# HDR Photography



## superbreadninja (Jan 3, 2011)

Currently I am using CS5 but it does not seem to be able to tone map as well as Photomatix. I currently have the free trial for Photomatix and hope some of you know something about it? Best settings for surreal images?


----------



## chicagofan00 (Feb 10, 2008)

In my opinion, Photomatix is the only way to go. As far as the settings go, mine change with each and every single photo that I process. Since each photo is different you will just have to play with the sliders until you get your desired results. HDR is a very touchy subject and it seems to be an either you love it or hate it topic in photography. Just do what you like to do and just keep experimenting. Check out my Flickr site, I've got HDRs that look like your tripping on acid to ones that are very realistic looking. Overall I prefer the realistic look but it can be fun to mess around.


----------



## chicagofan00 (Feb 10, 2008)

Also of note, your processing/editing should not end in photomatix. That should just be a very small portion that makes up an HDR image.


----------



## superbreadninja (Jan 3, 2011)

Thanks!
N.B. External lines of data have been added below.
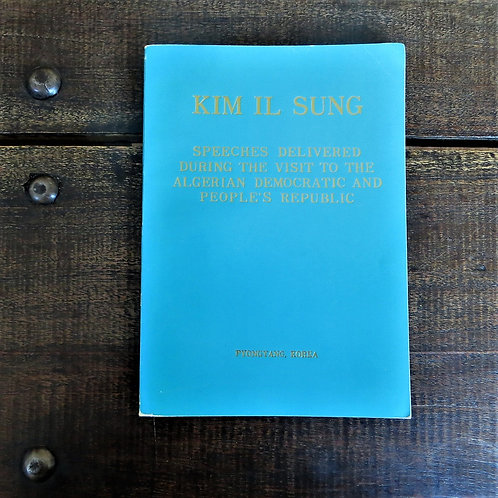 Book Kim Il Sung Speeches During The Visit To The Algerian People Republic 1976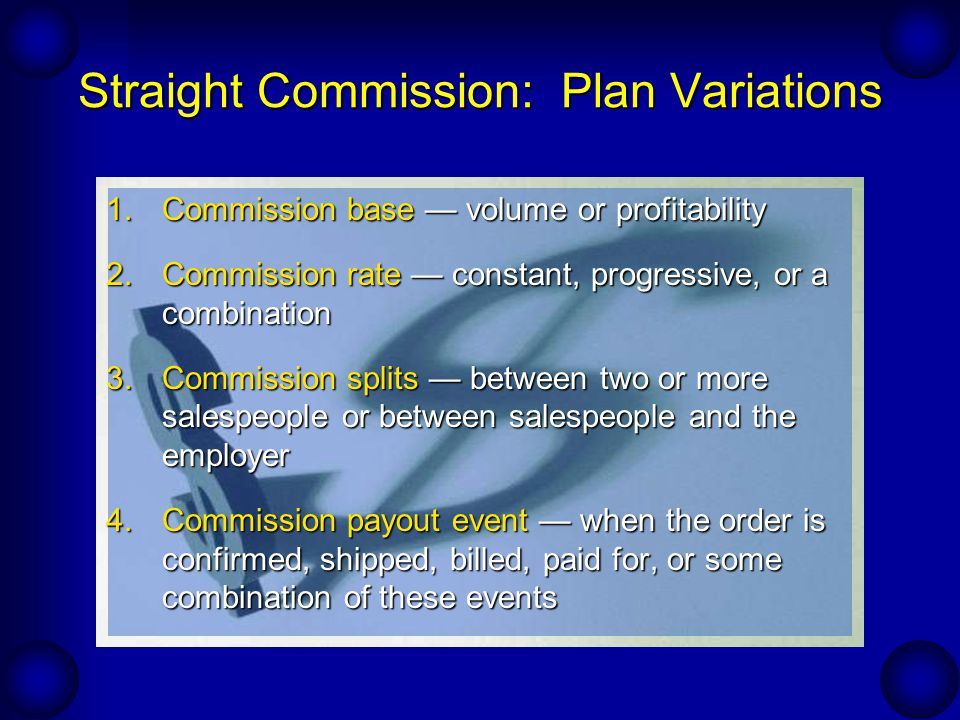 Straight Commission: Plan Variations 1.Commission base volume or profitability 2.Commission rate constant, progressive, or a combination 3.Commission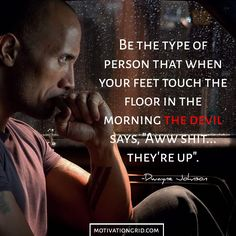 "25 Bad-Ass Dwayne Johnson Motivational Picture Quotes - ""The Devil says Aww shit"""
I looked and I really like this one: http://www.flickr.com/photos/highdynamicreality/4240260674/ That's kind of the style I'm going for, I've seen a ton of people who get that effect straight out of photomatix and I can't seem to get it from just playing around  maybe I am taking the wrong pictures, how different are the exposures you are taking?


----------



## mathjak107 (Apr 1, 2006)

i just switched to nik hdr efex pro from photomatix. i like the workflow much much much better. far simplier to get great results. only draw back is its 2x the price . im getting away from the over the top hdr look and going more subtle now.


----------



## superbreadninja (Jan 3, 2011)

Looks great! I'll try and see if there's a free trial and see if I can figure that one out


----------



## chicagofan00 (Feb 10, 2008)

superbreadninja said:


> Thanks! I looked and I really like this one: http://www.flickr.com/photos/highdynamicreality/4240260674/ That's kind of the style I'm going for, I've seen a ton of people who get that effect straight out of photomatix and I can't seem to get it from just playing around  maybe I am taking the wrong pictures, how different are the exposures you are taking?


On that picture, if I remember correctly I had done exposures of -3,0,+3. Also, that look was achieved using Photomatix and a few other plug-ins for Photoshop. This was definitely not just straight out of Photomaix.


----------



## superbreadninja (Jan 3, 2011)

O wow, maybe I haven't been over and under exposing enough... What plug ins do you use in Photoshop


----------



## chicagofan00 (Feb 10, 2008)

It all depends on what I need/want to do with the photo. The ones I have purchased are the Topaz suite of products, OnOne complete collection, and the Nik Software complete collection. I also use Noiseware professional for noise reduction.


----------



## mathjak107 (Apr 1, 2006)

my workflow for hdr is this..

i use lightroom and export to nik hdr pro.. i do my hdr.. i then prefer to edit in nikon capture nx2 with the nik color efex 3.0 filter set.

unless i have a need to use photoshop cs5 i dont. its much faster in nx2


----------



## superbreadninja (Jan 3, 2011)

Thanks! I've gotten a little better at Photomatix, but I really like the NIK HDR pro. It's awesome!! But.... a 15 day trial


----------



## mathjak107 (Apr 1, 2006)

if your a student nik has great discounts.


----------



## chicagofan00 (Feb 10, 2008)

mathjak107 said:


> if your a student nik has great discounts.


Indeed. I wish I had the opportunity to grab the student discount when I bought the complete collection.


----------



## superbreadninja (Jan 3, 2011)

Student as in high school or college or both?


----------



## mathjak107 (Apr 1, 2006)

as far as i can tell both .... give a call and see


----------



## mathjak107 (Apr 1, 2006)

shots from the cloisters and wave hill. nik hdr pro and edited in nikon capture nx2 with the nik color effex tonal contrast filter


----------



## FCBayernFTW (Oct 10, 2005)

HDR is Magic... I love it!


----------



## TL_617 (Mar 28, 2011)

Here's my HDR


----------



## chicagofan00 (Feb 10, 2008)

:thumbup:


----------



## TL_617 (Mar 28, 2011)

thanks!


----------